I had, until recently, a major design problem with Warriors.  Namely, special abilities.

In a Kung Fu game, you need special abilities.  Whether it’s your “Mighty Iron Fist Kung Fu,” or your “Fury of Nine Tigers Technique,” you gotta have them.  That’s a fun, awesome thing about kung fu.  (It’s something that both Exalted and Weapons of the Gods do totally totally right.)

In a hard core crunchy gamist-angled game, you need special abilities, so people can choose from a shopping list and customize their characters for awesome effectiveness, and make combats interesting and different.  (The success of the previously name-dropped games in this application is debatable, with points both pro and con.)

Anyway, writing up lists and lists of special abilities is hard.  There’s a lot of them, they have to be balanced, and for me, the biggest barrier is knowing where to begin.  Everytime I’ve tried to write such a game, I’ve pretty much given up in the anxious terror of inertia.  That’s why writing Awesome Adventures was so helpful for me; it’s a lighter game, so I could get straight to the writing and figure out a thing or two about wrting games.

Anyway, what I figured out I needed to do is organize the abilities better.  I came up with ten categories while pondering this.  So instead of having to come up with, say, thirty different abilities out of the blue, I only have to come up with three for each category.  And I find that now I’m thinking about it like this, categorically, I’m having a lot more inspiration, and the ideas are coming to me easier.

So the benefit to me, as a designer, is that it compartamentalizes my design, and breaks up the huge task into smaller, easily handled tasks.  This is an amazingly good thing.

Also, I’m hoping that there will be a benefit here in play, since these categories correspond to character play niches.  If one wants to play a mook destroyer, taking out hordes of lesser enemies, one needs only to look at the Crowd Control martial styles, rather than digging through the description of every single ability to see if it’s useful or not.  I hope this will be a play advantage over the previously mentioned games.

Anyway, here’s the ten categories:

Offensive:  Focuses on boosting damage and attack rolls, making sure your attacks are successful and potent.

Defensive:  Focuses on boosting defense rolls and withstanding damage, resisiting enemy attacks, and staying in the fight.

Crowd Control:  Attacks focusing on dealing with mooks and hordes of lesser enemies.

Area Control:  Focuses on moving enemeis or preventing their movement, and aiding the battle on a strategic level.

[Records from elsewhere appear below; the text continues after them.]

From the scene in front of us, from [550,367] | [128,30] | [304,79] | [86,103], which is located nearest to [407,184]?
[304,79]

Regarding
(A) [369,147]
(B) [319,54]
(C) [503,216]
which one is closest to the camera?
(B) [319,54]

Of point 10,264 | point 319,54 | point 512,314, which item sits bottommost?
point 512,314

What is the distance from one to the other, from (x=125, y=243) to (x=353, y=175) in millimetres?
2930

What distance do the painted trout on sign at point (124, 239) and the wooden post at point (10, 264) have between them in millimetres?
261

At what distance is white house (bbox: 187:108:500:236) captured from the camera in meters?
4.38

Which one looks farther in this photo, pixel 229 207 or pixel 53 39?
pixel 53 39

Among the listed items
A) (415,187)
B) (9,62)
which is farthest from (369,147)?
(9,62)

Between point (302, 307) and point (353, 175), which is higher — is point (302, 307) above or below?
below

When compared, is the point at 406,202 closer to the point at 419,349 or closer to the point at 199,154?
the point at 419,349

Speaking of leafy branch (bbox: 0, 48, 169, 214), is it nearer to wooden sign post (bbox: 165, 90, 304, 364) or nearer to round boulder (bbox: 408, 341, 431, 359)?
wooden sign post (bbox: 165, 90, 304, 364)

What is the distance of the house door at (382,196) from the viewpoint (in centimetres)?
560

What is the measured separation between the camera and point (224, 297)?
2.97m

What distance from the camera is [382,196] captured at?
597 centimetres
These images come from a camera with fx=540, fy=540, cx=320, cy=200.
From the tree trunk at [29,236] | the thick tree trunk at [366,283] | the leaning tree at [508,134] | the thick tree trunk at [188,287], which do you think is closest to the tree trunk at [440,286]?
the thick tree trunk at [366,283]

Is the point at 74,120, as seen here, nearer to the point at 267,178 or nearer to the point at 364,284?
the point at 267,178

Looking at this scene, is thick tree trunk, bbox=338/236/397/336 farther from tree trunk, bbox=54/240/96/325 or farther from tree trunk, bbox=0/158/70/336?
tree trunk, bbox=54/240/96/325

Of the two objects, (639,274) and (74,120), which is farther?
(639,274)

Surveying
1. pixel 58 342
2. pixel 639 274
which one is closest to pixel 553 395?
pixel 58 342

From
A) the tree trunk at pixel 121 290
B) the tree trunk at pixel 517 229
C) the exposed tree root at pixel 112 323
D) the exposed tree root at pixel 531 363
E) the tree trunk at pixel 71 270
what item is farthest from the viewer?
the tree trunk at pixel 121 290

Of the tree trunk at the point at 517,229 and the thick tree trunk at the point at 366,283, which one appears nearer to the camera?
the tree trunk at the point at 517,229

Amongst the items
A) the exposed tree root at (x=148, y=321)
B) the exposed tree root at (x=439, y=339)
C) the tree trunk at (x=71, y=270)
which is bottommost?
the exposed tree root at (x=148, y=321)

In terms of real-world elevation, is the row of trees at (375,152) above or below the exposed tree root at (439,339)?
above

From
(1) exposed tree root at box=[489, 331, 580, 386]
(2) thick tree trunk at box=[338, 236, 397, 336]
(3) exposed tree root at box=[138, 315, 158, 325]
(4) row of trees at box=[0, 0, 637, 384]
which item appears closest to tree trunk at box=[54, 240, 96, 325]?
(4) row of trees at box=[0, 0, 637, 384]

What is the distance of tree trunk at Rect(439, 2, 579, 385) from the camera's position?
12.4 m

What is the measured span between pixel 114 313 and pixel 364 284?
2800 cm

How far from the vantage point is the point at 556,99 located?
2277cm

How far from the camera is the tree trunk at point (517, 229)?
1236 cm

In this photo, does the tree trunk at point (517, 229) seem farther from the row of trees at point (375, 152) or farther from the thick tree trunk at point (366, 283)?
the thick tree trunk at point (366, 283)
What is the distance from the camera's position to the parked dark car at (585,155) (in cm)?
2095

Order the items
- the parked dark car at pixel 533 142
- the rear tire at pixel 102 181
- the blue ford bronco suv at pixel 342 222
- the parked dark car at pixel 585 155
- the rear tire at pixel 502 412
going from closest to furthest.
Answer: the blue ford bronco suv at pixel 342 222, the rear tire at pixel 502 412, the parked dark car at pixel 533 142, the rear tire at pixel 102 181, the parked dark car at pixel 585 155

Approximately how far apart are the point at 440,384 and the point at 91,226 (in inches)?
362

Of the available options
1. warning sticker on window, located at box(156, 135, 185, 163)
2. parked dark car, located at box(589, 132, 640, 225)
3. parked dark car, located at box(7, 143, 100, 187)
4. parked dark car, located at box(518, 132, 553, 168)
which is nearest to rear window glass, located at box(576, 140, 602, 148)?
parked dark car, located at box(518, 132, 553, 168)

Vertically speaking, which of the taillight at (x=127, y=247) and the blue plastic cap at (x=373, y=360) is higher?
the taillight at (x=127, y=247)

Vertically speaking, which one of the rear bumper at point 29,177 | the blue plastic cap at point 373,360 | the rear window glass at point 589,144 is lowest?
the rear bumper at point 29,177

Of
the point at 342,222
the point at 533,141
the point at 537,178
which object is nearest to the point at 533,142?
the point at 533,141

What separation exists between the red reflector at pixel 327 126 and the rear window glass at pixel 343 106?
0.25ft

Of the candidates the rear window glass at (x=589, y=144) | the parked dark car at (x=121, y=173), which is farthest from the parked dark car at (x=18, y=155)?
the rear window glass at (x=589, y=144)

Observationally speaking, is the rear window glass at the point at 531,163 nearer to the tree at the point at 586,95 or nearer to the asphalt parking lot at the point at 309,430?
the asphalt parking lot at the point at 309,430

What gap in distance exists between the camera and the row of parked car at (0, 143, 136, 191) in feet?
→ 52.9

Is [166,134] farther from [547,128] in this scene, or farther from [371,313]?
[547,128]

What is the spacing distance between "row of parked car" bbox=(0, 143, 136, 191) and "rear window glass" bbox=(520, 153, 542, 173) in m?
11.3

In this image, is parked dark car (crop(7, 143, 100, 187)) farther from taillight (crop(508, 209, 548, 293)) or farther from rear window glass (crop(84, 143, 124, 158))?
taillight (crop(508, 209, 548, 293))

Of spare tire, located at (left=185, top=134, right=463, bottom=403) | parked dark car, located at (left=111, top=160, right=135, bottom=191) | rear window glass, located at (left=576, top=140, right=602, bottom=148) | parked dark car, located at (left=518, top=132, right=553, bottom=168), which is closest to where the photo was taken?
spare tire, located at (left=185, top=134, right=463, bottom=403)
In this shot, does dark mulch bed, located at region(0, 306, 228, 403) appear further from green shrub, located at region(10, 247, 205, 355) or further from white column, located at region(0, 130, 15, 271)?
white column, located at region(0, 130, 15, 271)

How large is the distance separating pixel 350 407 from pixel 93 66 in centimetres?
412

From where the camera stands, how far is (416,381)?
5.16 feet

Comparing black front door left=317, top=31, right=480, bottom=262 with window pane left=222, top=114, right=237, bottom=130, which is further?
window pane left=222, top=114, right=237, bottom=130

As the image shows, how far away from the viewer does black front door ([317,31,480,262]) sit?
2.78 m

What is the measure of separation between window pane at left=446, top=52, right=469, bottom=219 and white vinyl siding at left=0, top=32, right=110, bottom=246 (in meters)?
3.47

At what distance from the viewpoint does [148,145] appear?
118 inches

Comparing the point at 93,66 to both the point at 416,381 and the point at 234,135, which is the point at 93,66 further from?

Support:  Abilities that increase one’s own capabilities or improve the abilities of others.  Buffing.  Possibly includes Chi management.

Recovery: Mid battle healing, minimize effects of enemy attacks.

Interference:  Debuffs.  Abilities that hinder enemies and impede their ability to act effectively.

Denial:  Focuses on negating the effects of enemy techniques and stles, possibly draining enemy chi or negating enemy buffs.

Utility:  Tricks, magical spells, with a primary focus on non-combat applications, but with possible combat benefits.

Movement: Focuses on allowing the character to quickly move between areas and get to (or away from) the fight.)